(Entries on spatial positioning)
****

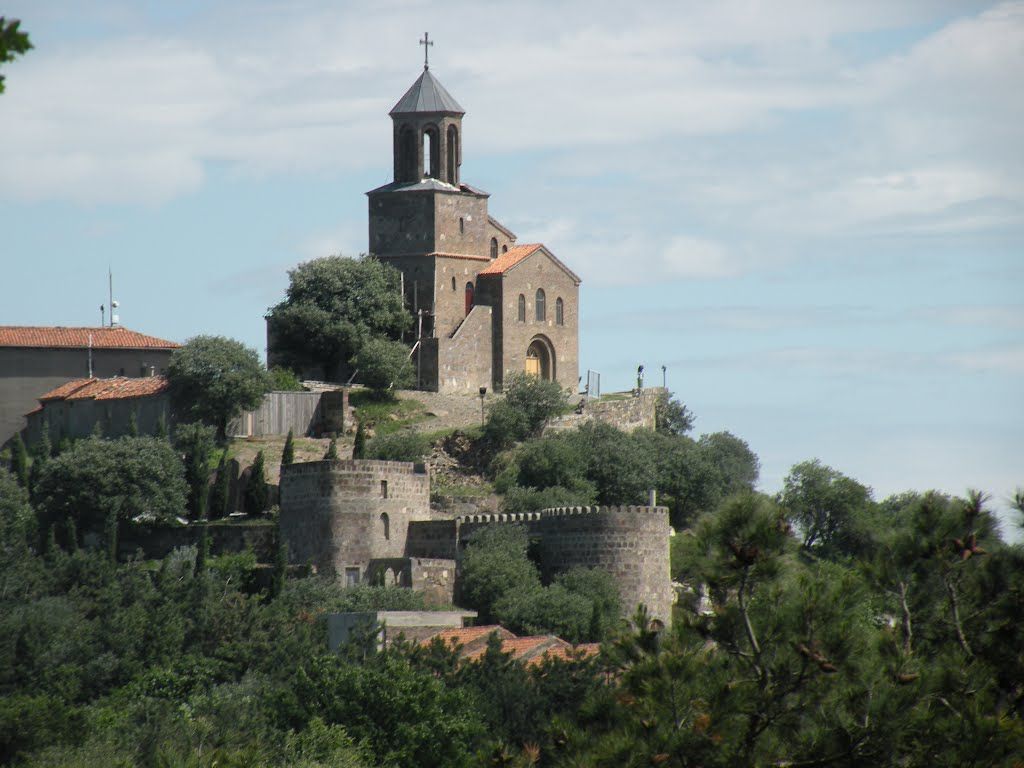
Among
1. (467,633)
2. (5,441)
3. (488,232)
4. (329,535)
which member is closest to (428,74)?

****

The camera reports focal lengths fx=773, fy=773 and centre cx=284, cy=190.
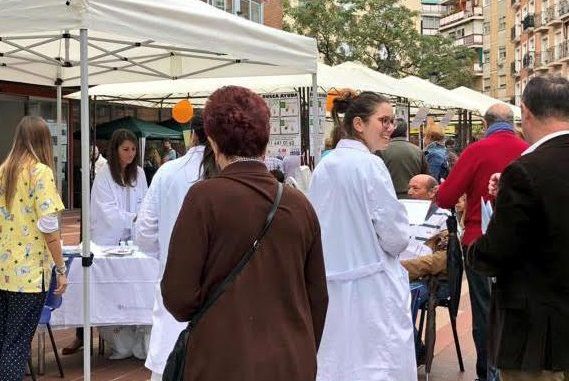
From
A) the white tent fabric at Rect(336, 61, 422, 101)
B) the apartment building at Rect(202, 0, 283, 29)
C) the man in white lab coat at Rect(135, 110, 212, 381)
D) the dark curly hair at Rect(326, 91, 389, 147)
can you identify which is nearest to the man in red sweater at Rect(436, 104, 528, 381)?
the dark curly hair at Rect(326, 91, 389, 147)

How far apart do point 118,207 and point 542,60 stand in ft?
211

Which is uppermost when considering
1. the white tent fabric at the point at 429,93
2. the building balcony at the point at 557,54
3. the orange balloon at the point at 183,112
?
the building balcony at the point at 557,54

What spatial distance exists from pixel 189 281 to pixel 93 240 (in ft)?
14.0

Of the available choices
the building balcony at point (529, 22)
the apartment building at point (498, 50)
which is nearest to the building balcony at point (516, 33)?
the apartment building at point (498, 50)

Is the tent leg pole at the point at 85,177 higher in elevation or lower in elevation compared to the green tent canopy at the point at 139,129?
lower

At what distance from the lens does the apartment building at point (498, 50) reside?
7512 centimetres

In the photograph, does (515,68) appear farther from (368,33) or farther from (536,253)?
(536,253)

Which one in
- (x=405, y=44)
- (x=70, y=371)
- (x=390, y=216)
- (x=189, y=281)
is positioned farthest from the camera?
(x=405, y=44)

****

How many of the lines above contain the string "Rect"? Reply with the number alone.

6